= Beginning of Section =

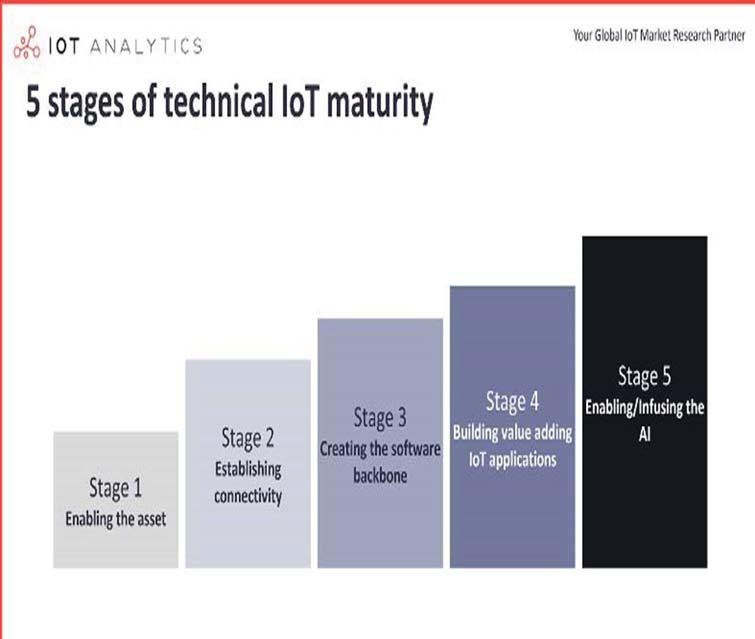 IOT ANALYTICS

Your Global IoT Market Research Partner

5 stages of technical IoT maturity

Stage 1
Enabling the asset

Stage 2
Establishing connectivity

Stage 3
Creating the software backbone

Stage 4
Building value adding IoT applications

Stage 5
Enabling/Infusing the AI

= End of Section =

▸ **PROBLEM REQUIREMENTS**:
Which lines above contain the word "Enabling"? List them.

▸ **RESPONSE TO THE EXERCISE**:
Enabling the asset
Enabling/Infusing the AI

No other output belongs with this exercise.